A few years ago someone composed an exercise in conscience-pricking with the question, "What would Jesus drive?" Some mocked the question as foolish to ask; others commended the query as worthy of consideration, thinking it reflected a proper priority of a disciple to be a good steward.
In some ways it's probably both. The question comes to me now and then as the owner of a Prius hybrid who finds less distress in recent price hikes for fuel than most. A part of me is somewhat pleased to suppose that those who purchased sports utility vehicles for the sake of pretense are paying the price of doing so. If the law of supply and demand holds, after all, SUV drivers are part of why gasoline has price spikes. (Of course, there are many other factors as well.)
Would Jesus drive a hybrid? A Cadillac? An SUV? The answer is not as simple as many from either side of the question supposed. To begin, Jesus (or anyone in his time) would have conceived of oil and gasoline as a "limited good". It might not hurt for us to do so too; the perception that gasoline is always there for the taking no doubt makes some use far more than they reasonably should. After hurricanes a few years back, we in Florida got a taste of gasoline as a "limited good" -- and it certainly made me more cautious. (And that says something, since I was pretty cautious already.)
So some might be tempted to assume at once, based on limited good, that Jesus would drive a Prius, or something far more fuel efficient. Maybe -- if he was alone, or only had 2 people with him. On the other hand, if he took the Twelve with him, he might just drive that SUV -- assuming the math works out with the number of people it carries working out to a savings over having a smaller vehicle and more trips. I'll let the automotive engineers out there argue over that one.
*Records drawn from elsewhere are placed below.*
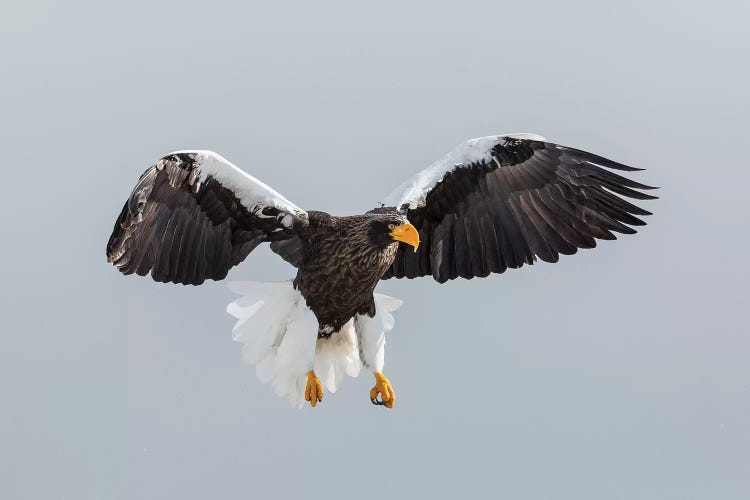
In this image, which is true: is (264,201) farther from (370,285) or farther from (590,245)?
(590,245)

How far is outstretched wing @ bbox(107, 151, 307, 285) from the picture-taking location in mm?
10617

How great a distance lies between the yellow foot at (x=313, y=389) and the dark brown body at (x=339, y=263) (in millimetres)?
415

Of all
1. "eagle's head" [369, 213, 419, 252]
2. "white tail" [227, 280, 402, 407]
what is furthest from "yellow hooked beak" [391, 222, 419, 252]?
"white tail" [227, 280, 402, 407]

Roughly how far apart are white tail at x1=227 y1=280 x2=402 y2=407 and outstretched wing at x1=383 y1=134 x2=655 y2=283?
69cm

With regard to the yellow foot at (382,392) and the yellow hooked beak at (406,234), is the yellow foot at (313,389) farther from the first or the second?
the yellow hooked beak at (406,234)

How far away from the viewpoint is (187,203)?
10.9 meters

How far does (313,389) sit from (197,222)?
1.54 metres

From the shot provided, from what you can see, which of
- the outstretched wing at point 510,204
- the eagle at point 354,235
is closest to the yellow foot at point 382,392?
the eagle at point 354,235

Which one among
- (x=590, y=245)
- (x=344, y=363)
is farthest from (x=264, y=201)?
(x=590, y=245)

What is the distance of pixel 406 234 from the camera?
10453 mm

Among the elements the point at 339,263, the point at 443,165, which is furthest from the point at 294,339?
the point at 443,165

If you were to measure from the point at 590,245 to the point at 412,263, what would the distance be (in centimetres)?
144

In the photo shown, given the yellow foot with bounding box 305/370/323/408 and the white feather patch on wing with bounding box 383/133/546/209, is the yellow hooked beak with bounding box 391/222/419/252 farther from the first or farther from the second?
the yellow foot with bounding box 305/370/323/408

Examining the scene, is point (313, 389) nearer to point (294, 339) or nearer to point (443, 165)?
point (294, 339)
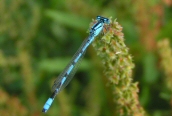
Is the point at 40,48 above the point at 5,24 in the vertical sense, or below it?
above

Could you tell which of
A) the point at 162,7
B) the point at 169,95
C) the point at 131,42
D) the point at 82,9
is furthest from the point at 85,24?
the point at 169,95

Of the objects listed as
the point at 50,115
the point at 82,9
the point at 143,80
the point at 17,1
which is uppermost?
the point at 82,9

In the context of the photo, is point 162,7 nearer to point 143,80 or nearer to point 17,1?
point 143,80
I think the answer is more complex than that, though. I think Jesus wouldn't have even supported dependency on a resource like oil. I think he would have gone for use of cleaner, renewable fuel options like solar. Why? Well, there's another agonistic social factor behind that: Reciprocity. The idea of being in debt to some other nation for such an essential resource, he would have seen as giving them undue control over us. (You thought I was going to say it was because of the environmental impact? That may have been a factor, too -- but the inherent reciprocity of our current system would have been viewed as far more insidious.)
In sum -- "what would Jesus drive" isn't a question you can answer based on a preconceived modern political preference, nor rooted in any sort of modern social agenda. I think if you asked Jesus what he'd drive, he'd have done a little time travel and done his best to convince Henry Ford to redesign that combustion engine.